Quant à l’abrocitinib, il a été évalué dans plusieurs essais de phase 3. Dans JADE MONO-1(6) ,à l’issue de la douzième semaine, 63 % des patients sous abrocitinib 200 mg ont obtenu un EASI75 (vs 12 % sous placebo). La tolérance était conforme à ce qu’il avait déjà été décrit dans les études précédentes.
L’étude JADE MONO-2 a confirmé ces résultats de phase 3 avec l’abrocitinib (100 ou 200 mg) chez des patients de plus de 12 ans souffrant de DA modérée à sévère(7). Dès la deuxième semaine, des bénéfices se dessinent en faveur de l’anti-JAK. À 12 semaines, 61 % des patients sous abrocitinib 200 mg avaient une EASI75 contre 44,5 % sous 100 mg vs 10,4 % sous placebo. Les effets indésirables concernent la sphère infectieuse, une diminution des plaquettes et la pseudo-acné.
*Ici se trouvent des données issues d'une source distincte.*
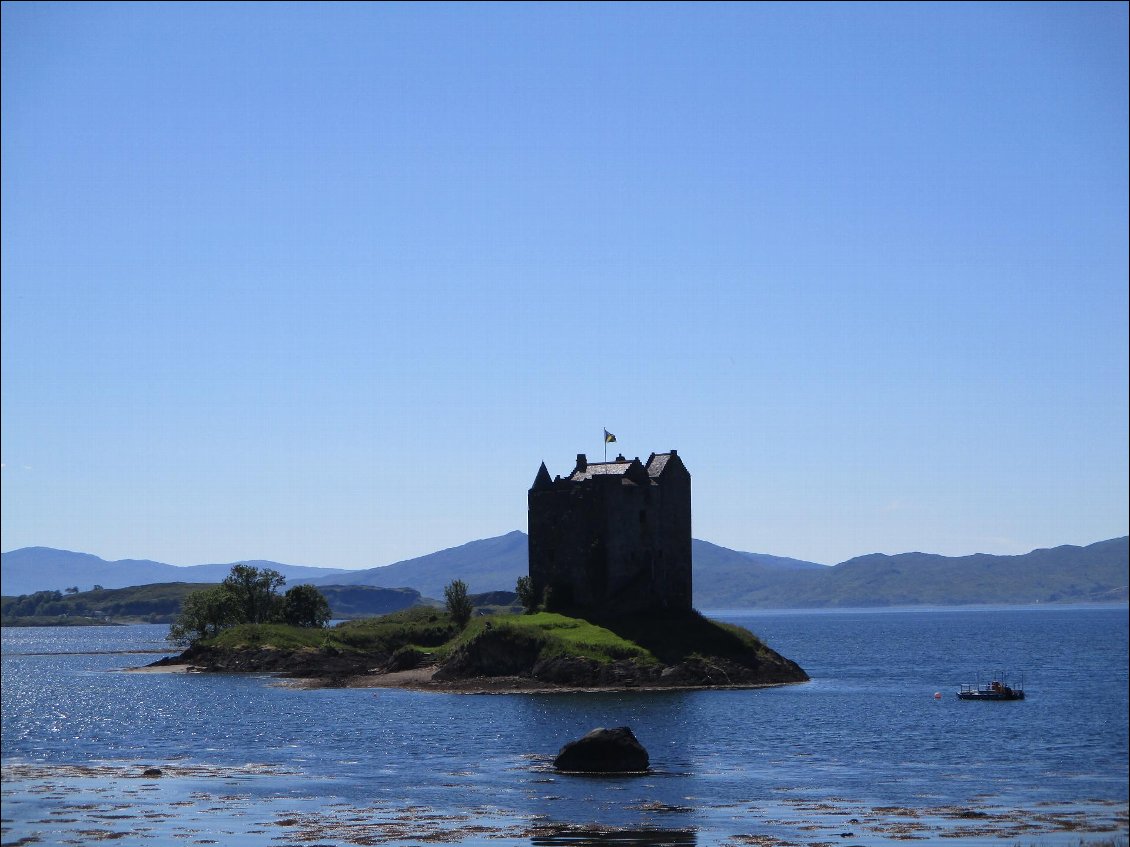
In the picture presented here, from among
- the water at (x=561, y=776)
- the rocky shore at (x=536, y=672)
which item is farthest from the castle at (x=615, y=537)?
the water at (x=561, y=776)

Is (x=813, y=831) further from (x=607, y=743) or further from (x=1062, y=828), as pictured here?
(x=607, y=743)

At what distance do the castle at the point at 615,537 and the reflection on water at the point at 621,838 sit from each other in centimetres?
7785

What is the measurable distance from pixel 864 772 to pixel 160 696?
2910 inches

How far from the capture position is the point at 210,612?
570ft

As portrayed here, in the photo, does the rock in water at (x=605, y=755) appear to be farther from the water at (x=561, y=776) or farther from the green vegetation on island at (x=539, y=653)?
the green vegetation on island at (x=539, y=653)

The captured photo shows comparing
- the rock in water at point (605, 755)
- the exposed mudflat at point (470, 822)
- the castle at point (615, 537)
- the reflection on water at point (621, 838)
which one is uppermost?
the castle at point (615, 537)

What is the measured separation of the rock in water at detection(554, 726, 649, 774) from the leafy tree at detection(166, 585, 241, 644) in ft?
376

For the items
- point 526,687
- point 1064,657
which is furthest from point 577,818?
point 1064,657

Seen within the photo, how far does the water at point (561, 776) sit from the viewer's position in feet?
166

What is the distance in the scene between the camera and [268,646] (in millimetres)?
154000

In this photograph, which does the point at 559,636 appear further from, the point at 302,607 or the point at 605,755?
the point at 302,607

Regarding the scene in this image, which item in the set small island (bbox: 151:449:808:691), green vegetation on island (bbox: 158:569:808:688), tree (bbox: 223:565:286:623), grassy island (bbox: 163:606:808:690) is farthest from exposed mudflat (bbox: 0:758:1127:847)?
tree (bbox: 223:565:286:623)

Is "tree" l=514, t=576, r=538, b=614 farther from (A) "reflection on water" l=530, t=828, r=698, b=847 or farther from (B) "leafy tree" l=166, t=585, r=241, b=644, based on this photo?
(A) "reflection on water" l=530, t=828, r=698, b=847

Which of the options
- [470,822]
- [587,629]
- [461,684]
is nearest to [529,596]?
[587,629]
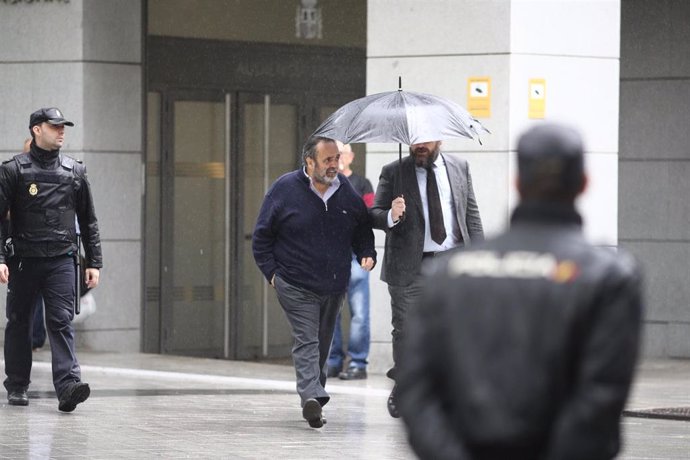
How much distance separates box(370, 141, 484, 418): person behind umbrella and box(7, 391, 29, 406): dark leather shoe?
2.48 metres

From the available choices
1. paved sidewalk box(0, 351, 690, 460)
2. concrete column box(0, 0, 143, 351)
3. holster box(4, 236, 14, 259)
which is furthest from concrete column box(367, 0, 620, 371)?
holster box(4, 236, 14, 259)

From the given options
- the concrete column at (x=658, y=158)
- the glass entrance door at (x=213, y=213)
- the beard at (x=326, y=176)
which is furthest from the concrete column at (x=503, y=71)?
the beard at (x=326, y=176)

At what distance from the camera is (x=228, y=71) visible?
52.9 feet

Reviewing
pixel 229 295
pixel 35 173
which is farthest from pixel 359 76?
pixel 35 173

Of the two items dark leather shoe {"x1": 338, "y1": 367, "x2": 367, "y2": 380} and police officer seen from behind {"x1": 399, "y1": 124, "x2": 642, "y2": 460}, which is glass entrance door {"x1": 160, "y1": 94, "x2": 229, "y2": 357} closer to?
dark leather shoe {"x1": 338, "y1": 367, "x2": 367, "y2": 380}

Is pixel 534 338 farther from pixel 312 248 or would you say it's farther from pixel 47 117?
pixel 47 117

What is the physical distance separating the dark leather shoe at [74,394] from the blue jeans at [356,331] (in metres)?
3.39

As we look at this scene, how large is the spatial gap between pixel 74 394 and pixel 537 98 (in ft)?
16.2

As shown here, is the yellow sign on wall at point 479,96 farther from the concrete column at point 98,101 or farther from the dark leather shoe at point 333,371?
the concrete column at point 98,101

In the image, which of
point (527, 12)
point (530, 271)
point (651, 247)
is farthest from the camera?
point (651, 247)

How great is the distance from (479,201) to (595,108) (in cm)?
130

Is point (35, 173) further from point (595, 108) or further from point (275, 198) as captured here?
point (595, 108)

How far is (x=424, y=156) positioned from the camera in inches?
380

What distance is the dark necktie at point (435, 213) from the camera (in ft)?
31.4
Les formes touchant la tête et le cou qui s’aggravent sous dupilumab sont de bons candidats aux anti-JAK. Le suivi n’est pas encore protocolisé, mais il est conseillé de demander une NFS, un ionogramme, un bilan hépatique, des sérologies d’hépatites virales, un bilan lipidique (triglycérides, cholestérol) et un Quantiféron pour éliminer une infection tuberculeuse latente.
Un objectif commun
En pratique, les patients souffrant de DA se sentent isolés et mal compris dans ce qu’ils estiment « un parcours du combattant ». Les patients sont souvent lassés d’appliquer les topiques, les corticoïdes, les émollients ou de prendre de l’hydroxyzine pour traiter les démangeaisons. Ils demandent aux médecins d’être plus réactifs dans la dynamique de prise en charge de la DA. Les associations de patients comme l’Association française de l’eczéma(8) apportent une aide importante pour informer les patients et leur conseiller des mesures pratiques. Côté médical, il faut repenser le traitement de maintenance centré patient et trouver la juste mesure entre un traitement minimal efficace et ce que le patient considère acceptable en qualité de vie.